GIVEN PROBLEM
Filter the rows below, copying out every line that contains the string "vertical". Treat the match as case-sensitive.

(Image-linked spatial questions)
■ ■ ■

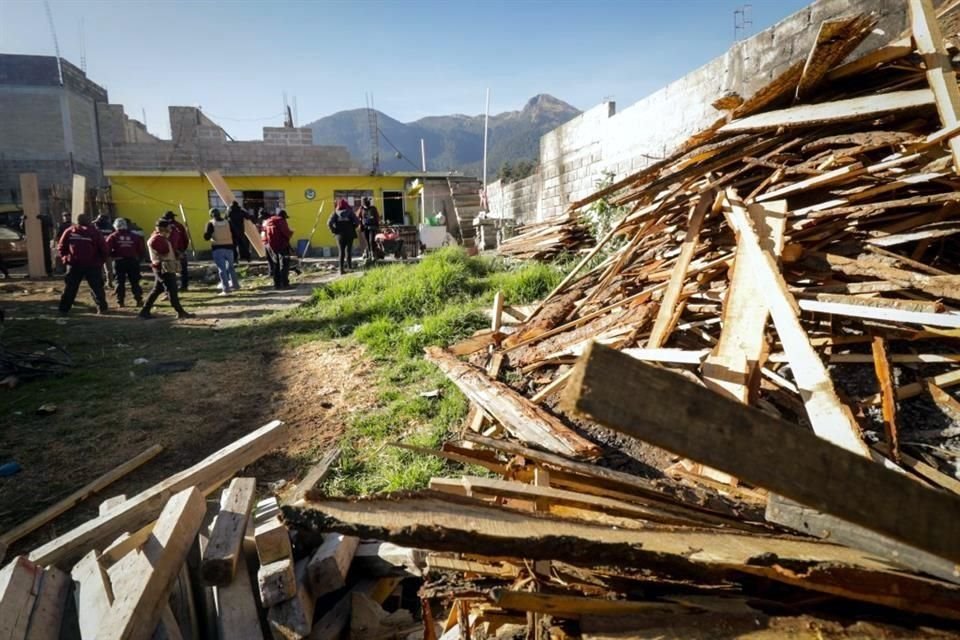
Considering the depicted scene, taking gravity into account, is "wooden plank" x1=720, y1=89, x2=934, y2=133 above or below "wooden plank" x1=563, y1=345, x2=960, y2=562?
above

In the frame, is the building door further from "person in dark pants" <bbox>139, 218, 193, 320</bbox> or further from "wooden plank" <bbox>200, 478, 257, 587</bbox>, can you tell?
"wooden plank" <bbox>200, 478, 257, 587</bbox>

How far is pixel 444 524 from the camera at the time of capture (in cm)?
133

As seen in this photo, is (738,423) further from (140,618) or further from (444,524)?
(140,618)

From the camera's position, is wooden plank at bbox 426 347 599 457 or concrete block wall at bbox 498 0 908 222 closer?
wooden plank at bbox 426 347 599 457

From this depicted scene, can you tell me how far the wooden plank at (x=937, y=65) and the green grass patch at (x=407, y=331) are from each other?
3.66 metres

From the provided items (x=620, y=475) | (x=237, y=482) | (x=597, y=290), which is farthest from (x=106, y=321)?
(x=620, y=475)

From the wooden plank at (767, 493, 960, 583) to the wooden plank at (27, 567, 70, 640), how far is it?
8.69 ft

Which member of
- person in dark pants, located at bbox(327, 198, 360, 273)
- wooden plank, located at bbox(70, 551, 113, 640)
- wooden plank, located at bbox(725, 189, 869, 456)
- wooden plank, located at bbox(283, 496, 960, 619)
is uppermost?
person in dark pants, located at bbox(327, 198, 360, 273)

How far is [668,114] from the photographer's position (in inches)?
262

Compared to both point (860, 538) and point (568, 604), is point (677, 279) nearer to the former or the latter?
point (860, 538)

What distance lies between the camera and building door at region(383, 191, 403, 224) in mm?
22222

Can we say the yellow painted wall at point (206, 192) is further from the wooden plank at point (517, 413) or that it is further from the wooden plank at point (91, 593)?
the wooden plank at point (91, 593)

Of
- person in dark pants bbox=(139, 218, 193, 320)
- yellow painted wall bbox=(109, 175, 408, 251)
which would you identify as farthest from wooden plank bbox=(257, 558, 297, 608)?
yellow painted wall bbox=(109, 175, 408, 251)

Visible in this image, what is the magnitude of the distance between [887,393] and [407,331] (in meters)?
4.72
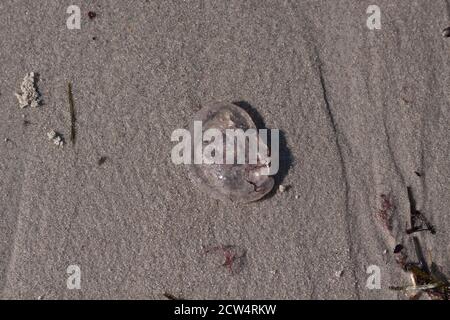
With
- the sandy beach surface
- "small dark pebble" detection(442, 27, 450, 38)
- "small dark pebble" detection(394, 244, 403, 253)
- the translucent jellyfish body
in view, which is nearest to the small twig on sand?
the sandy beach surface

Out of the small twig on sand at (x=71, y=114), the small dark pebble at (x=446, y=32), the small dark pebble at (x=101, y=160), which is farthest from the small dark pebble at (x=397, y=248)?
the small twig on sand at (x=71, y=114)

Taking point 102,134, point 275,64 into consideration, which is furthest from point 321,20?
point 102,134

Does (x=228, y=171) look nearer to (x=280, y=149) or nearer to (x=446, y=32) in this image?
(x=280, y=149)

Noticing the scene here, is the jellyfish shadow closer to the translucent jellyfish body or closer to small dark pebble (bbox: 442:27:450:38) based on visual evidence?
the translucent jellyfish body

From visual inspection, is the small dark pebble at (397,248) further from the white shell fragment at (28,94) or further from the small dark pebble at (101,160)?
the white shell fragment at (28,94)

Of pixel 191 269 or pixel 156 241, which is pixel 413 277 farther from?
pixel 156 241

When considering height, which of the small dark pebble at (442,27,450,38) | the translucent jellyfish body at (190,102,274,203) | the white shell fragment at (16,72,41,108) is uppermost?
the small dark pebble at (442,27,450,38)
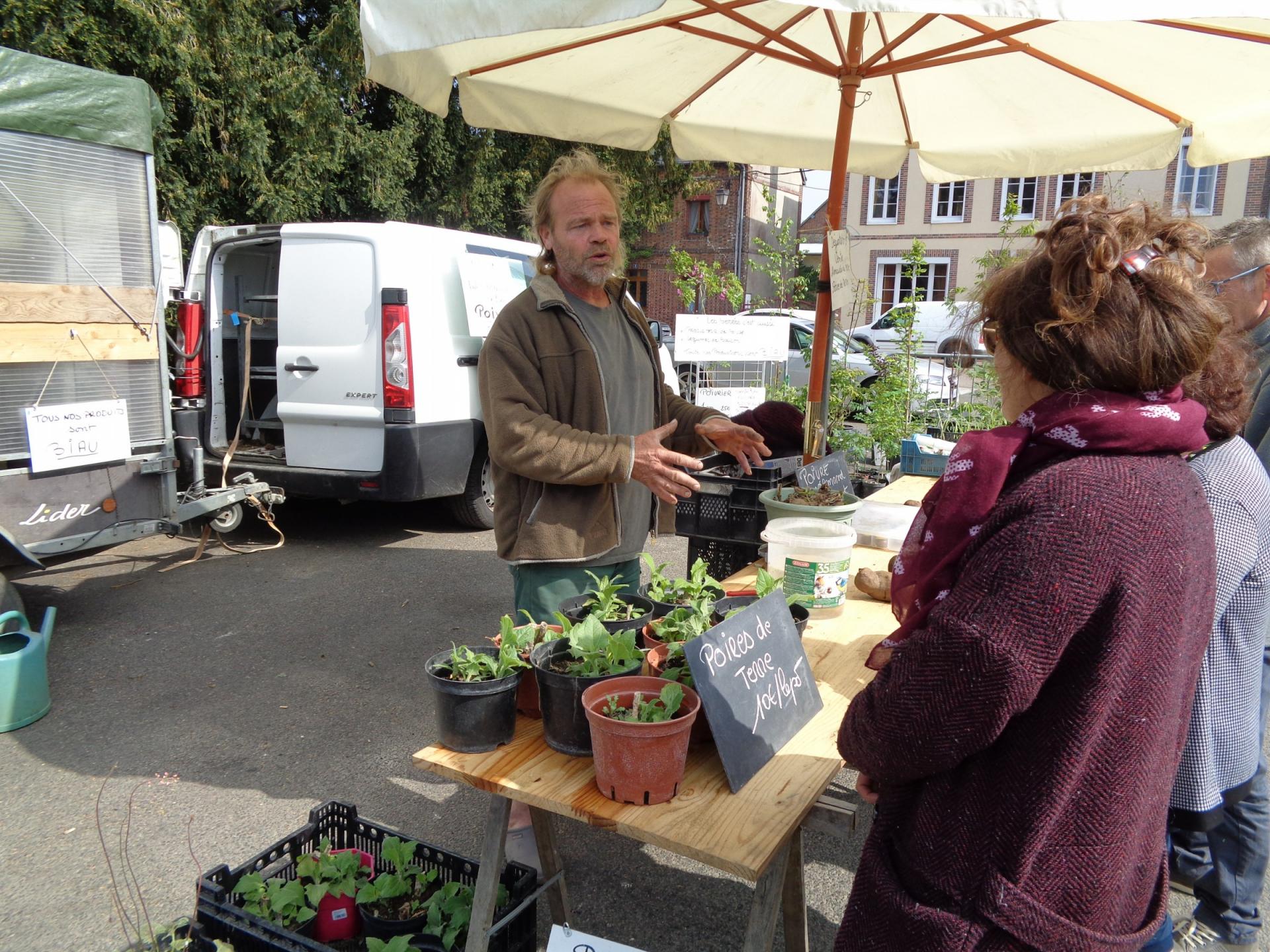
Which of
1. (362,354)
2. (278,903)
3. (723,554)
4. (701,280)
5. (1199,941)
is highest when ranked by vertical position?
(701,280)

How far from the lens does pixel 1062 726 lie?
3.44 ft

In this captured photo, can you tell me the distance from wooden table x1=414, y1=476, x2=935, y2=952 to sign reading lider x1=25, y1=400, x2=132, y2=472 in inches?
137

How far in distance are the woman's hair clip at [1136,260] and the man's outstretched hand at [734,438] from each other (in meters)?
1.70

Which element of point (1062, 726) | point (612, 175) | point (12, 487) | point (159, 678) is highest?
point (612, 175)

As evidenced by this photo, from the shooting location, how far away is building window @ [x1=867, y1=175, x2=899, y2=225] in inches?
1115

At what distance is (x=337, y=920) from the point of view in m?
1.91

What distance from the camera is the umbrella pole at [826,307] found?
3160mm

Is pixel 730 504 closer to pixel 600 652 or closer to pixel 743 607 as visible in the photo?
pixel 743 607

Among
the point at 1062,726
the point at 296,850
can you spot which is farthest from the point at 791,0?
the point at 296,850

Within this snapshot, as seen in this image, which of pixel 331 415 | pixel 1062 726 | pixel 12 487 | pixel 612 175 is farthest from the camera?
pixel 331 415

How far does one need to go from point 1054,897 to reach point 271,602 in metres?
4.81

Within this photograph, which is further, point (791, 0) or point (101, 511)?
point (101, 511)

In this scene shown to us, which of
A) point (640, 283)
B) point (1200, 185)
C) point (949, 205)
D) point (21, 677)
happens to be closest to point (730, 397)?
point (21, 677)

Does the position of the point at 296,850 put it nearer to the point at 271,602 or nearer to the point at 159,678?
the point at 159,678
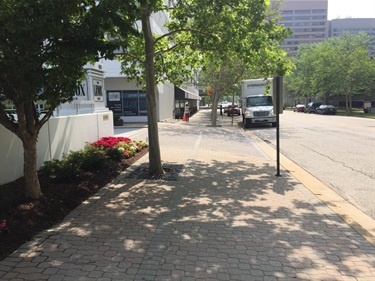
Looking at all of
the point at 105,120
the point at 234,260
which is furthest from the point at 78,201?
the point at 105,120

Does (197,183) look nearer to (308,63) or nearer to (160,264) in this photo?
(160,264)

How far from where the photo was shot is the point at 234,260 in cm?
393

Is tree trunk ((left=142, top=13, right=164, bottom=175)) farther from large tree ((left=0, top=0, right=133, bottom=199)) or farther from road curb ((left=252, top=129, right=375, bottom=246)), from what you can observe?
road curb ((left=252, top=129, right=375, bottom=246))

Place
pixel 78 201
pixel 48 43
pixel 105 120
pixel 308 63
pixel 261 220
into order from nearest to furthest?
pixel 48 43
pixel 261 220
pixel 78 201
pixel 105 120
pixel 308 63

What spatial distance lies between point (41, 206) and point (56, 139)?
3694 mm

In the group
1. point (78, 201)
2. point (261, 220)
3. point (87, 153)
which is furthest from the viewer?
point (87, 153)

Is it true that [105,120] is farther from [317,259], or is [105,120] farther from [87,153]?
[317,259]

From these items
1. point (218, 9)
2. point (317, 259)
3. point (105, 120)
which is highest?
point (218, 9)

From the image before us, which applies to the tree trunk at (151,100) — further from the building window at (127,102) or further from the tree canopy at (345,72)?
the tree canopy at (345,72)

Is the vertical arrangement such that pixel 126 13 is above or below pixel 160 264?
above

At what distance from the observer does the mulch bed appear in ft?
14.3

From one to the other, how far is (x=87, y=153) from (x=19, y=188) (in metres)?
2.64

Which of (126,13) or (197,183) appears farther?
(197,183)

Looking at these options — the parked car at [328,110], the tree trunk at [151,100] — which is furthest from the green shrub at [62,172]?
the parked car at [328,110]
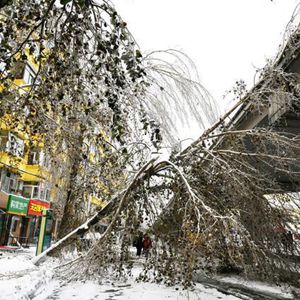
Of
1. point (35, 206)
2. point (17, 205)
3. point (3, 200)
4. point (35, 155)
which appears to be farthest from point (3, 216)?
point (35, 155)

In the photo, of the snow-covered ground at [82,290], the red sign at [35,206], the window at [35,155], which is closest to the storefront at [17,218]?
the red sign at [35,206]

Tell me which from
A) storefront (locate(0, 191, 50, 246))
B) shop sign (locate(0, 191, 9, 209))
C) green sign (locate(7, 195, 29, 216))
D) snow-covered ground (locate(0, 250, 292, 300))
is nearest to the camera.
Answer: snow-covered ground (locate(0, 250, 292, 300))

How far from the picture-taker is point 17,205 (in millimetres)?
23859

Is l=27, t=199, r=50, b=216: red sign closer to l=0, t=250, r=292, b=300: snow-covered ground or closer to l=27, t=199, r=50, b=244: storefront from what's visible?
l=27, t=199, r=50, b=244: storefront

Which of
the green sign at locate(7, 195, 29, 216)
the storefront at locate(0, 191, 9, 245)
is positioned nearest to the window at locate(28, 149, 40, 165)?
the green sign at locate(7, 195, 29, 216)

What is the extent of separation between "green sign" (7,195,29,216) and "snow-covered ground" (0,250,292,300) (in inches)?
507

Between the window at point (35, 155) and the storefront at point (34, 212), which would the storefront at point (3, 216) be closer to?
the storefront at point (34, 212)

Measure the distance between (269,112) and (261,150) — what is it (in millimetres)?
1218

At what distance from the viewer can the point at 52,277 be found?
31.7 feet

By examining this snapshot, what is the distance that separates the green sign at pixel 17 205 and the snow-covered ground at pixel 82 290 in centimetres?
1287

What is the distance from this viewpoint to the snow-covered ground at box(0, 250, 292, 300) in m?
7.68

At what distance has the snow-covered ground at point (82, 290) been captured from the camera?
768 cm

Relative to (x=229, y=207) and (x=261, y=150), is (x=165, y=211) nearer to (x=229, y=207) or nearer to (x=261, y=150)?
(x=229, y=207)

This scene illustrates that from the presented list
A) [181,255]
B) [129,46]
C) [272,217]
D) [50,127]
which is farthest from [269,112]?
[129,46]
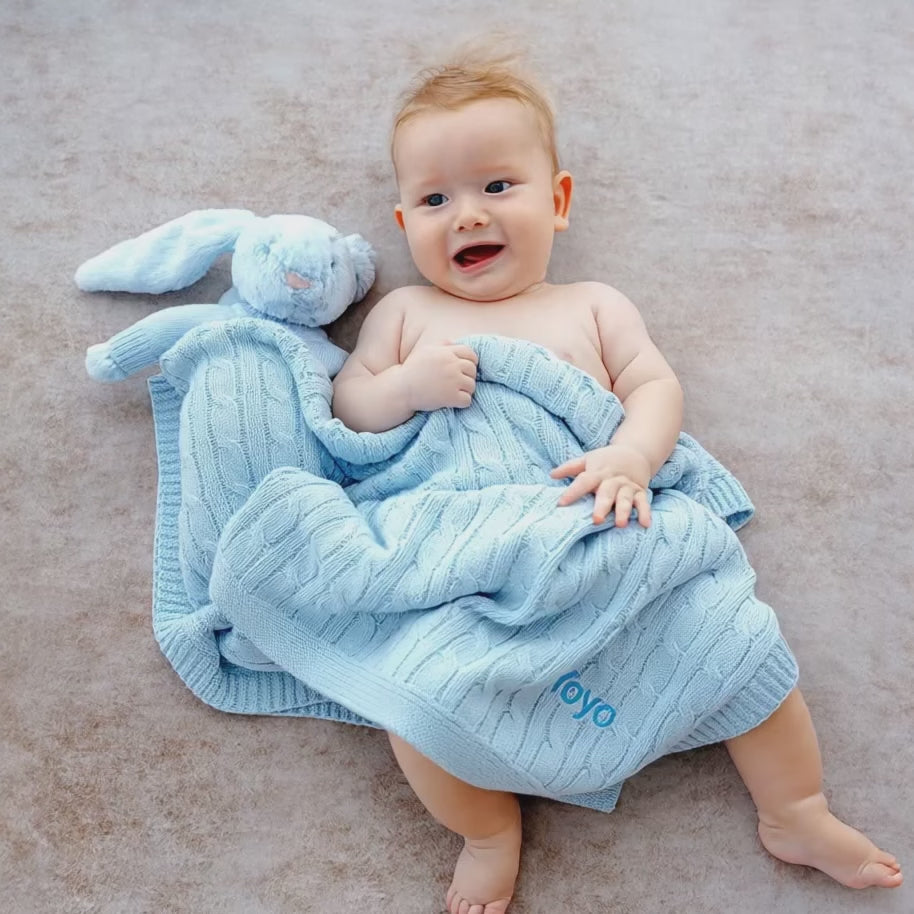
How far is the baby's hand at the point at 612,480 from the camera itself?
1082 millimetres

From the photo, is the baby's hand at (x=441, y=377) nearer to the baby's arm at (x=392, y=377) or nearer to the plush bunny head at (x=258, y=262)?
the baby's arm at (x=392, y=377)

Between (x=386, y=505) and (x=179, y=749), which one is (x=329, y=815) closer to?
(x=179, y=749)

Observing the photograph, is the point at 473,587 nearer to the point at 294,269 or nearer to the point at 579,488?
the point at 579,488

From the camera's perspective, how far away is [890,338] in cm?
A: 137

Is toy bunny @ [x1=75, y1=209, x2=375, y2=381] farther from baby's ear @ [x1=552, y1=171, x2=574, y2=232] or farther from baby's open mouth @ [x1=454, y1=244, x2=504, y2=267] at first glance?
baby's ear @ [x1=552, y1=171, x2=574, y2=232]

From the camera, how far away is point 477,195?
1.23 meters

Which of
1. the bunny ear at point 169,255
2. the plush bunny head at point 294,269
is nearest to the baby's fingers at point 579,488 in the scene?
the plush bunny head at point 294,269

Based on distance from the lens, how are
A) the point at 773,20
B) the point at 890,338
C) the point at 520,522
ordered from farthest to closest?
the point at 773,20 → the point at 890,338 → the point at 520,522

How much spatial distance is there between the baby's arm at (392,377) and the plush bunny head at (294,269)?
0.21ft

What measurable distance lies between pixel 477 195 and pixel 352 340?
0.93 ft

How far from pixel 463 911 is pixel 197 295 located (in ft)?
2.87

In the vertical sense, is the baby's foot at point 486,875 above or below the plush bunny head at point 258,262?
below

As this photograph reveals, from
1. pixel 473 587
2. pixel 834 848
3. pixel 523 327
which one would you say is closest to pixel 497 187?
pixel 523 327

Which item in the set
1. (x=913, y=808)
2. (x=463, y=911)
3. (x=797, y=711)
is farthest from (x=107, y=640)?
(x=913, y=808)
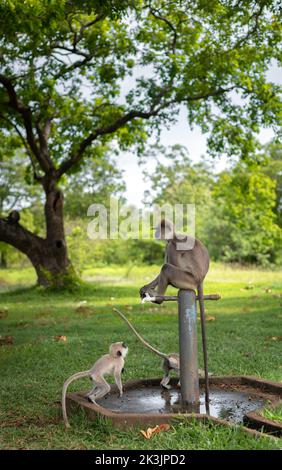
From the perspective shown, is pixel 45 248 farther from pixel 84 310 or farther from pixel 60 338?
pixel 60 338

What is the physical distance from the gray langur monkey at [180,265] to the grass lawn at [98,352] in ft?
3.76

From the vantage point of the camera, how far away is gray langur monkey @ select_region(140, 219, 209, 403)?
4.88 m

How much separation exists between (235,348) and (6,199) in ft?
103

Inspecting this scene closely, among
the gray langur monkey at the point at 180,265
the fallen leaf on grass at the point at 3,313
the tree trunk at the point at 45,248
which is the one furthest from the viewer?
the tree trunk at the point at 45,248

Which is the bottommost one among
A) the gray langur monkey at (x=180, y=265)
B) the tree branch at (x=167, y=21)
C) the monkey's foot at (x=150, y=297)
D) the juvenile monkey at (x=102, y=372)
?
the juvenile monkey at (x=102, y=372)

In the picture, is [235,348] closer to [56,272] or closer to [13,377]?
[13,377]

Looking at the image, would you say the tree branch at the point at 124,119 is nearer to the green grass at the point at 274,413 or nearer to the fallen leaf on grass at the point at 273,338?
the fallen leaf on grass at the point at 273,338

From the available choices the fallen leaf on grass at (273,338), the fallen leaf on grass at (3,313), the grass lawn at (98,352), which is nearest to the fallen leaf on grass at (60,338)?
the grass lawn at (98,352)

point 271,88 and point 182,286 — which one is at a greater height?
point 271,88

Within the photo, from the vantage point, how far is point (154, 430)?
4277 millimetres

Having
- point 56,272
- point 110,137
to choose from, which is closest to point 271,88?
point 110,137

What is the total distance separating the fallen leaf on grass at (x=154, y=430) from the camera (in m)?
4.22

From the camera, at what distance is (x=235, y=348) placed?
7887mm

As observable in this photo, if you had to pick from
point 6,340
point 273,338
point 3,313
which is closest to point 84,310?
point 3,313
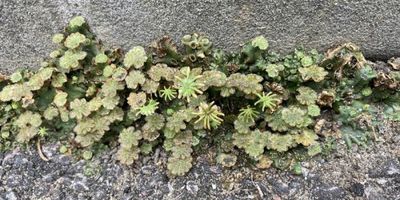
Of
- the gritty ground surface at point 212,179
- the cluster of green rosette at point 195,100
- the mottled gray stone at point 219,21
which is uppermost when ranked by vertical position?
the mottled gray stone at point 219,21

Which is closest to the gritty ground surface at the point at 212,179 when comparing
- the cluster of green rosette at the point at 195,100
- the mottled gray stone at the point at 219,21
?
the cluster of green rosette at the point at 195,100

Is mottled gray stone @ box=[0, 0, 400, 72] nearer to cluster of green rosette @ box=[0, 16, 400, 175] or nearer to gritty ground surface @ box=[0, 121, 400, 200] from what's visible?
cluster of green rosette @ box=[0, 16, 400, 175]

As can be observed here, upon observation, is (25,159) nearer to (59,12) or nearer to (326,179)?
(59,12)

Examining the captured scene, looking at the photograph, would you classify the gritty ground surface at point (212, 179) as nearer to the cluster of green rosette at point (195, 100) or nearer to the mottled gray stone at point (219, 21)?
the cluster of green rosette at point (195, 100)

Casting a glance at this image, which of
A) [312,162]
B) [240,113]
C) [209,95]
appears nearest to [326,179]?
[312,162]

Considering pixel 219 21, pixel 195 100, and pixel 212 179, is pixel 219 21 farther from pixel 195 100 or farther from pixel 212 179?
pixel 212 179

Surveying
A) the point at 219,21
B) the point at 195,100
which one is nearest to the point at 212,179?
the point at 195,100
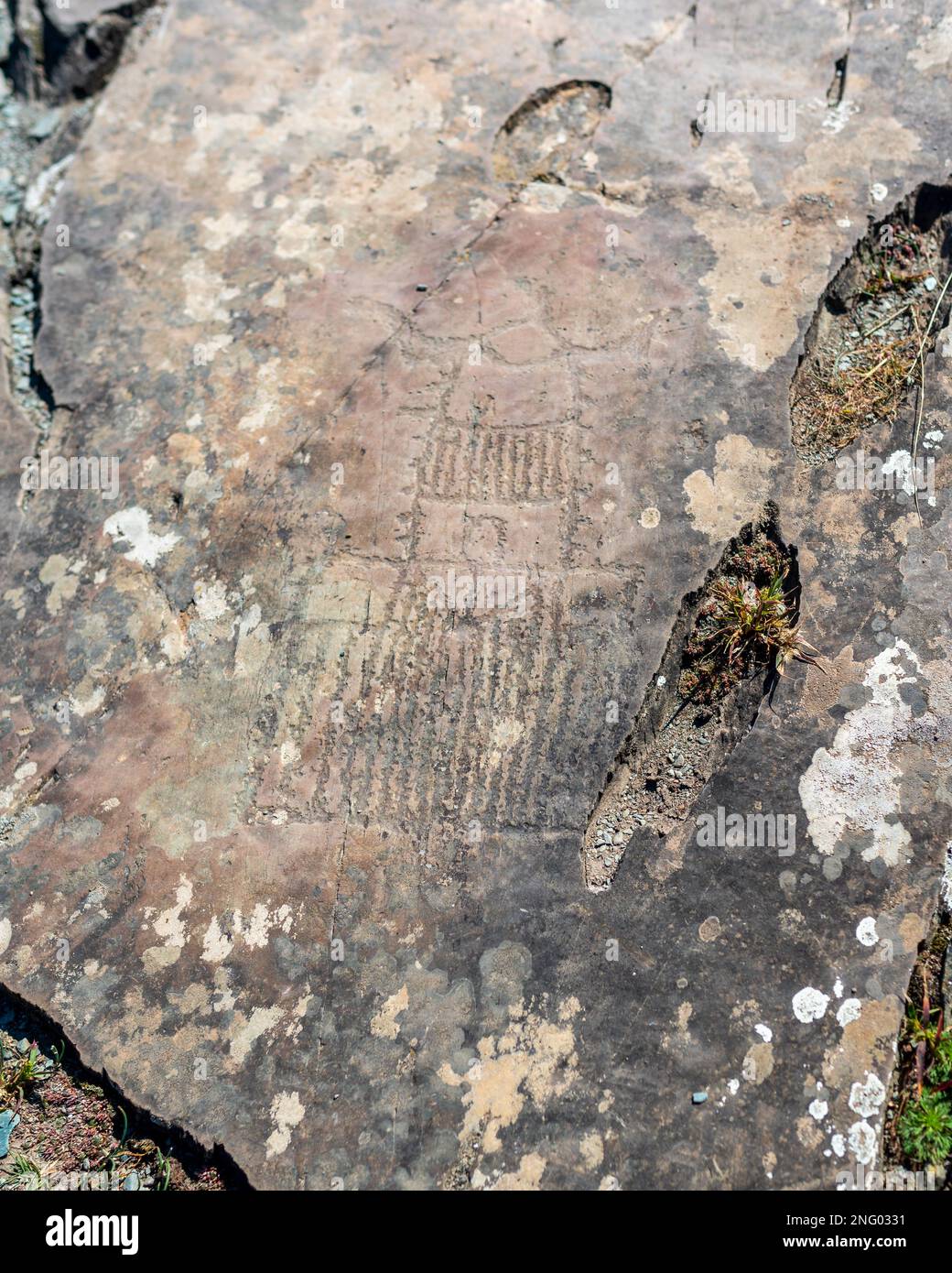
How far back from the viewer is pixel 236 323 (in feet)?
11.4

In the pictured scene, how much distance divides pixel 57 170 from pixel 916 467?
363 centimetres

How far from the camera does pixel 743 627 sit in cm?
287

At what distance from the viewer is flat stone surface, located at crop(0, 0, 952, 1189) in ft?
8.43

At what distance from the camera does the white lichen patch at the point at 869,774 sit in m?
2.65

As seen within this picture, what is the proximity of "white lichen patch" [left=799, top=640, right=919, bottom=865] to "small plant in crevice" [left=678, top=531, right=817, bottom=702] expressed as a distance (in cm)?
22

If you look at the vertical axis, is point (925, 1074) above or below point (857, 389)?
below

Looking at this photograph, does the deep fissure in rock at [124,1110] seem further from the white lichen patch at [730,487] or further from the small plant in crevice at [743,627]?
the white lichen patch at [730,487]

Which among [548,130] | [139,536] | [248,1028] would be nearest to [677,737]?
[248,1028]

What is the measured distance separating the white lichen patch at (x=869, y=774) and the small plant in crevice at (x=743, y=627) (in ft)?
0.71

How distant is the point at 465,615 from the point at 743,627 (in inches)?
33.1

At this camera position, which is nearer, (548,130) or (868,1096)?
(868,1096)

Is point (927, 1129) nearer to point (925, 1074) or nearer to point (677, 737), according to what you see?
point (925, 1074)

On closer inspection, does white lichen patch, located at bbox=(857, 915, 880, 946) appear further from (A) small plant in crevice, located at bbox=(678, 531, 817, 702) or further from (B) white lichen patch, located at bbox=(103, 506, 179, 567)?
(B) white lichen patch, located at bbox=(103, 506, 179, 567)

■ ■ ■

CORRECT OUTPUT
is highest when ranked by vertical position?
Is the vertical arrangement such that pixel 126 13 is above or below pixel 160 264?
In the vertical sense, is the baby's foot at point 486,875 above or below the plush bunny head at point 258,262?
which is uppermost when ranked by vertical position?
If you look at the vertical axis, is point (925, 1074) above or below point (857, 389)?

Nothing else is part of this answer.